Picasso was not a philosopher or a mathematician (there is no "geometry" in Cubism), but the work he and Braque did between 1911 and 1918 was intuitively bound to the perceptions of thinkers like Einstein and Alfred North Whitehead: that reality is not figure and void, it is all relationships, a twinkling field of interdependent events. Long before any Pop artists were born, Picasso latched on to the magnetism of mass culture and how high art could refresh itself through common vernaculars. Cubism was hard to read, willfully ambiguous, and yet demotic too. It remains the most influential art dialect of the early 20th century. As if to distance himself from his imitators, Picasso then went to the opposite extreme of embracing the classical past, with his paintings of huge dropsical women dreaming Mediterranean dreams in homage to Corot and Ingres.

His "classical" mode, which he would revert to for decades to come, can also be seen as a gesture of independence. After his collaboration with Braque ended with his comment that "Braque is my wife" — words that were as disparaging to women as to Braque — Picasso remained a loner for the rest of his career. But a loner with a court and maitresses en titre. He didn't even form a friendship with Matisse until both artists were old. His close relationships tended to be with poets and writers.

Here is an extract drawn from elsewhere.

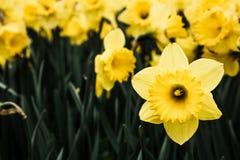 Wildflowers amarillos Fotografía de archivo libre de regalías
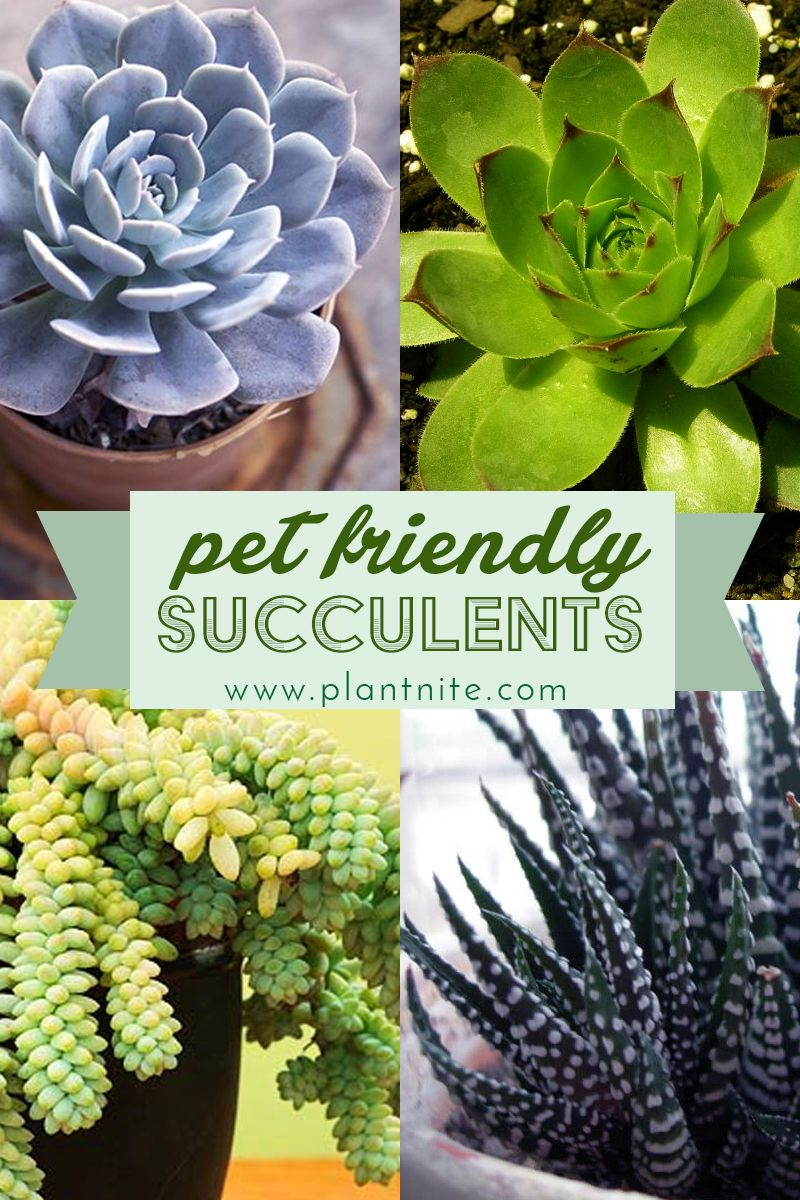 Check Out These Pet Friendly Nontoxic Succulents According To The Aspca That We Re Always Planting At Plant Safe House Plants Succulents Plants Pet Friendly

Though the public saw him as the archetypal modernist, he was disconnected from much modern art. Some of the greatest modern painters — Kandinsky, for instance, or Mondrian — saw their work as an instrument of evolution and human development. But Picasso had no more of a Utopian streak than did his Spanish idol, Goya. The idea that art evolved, or had any kind of historical mission, struck him as ridiculous. "All I have ever made," he once said, "was made for the present and in the hope that it will always remain in the present. When I have found something to express, I have done it without thinking of the past or the future." Interestingly, he also stood against the Expressionist belief that the work of art gains value by disclosing the truth, the inner being, of its author. "How can anyone enter into my dreams, my instincts, my desires, my thoughts ... and above all grasp from them what I have been about — perhaps against my own will?" he exclaimed.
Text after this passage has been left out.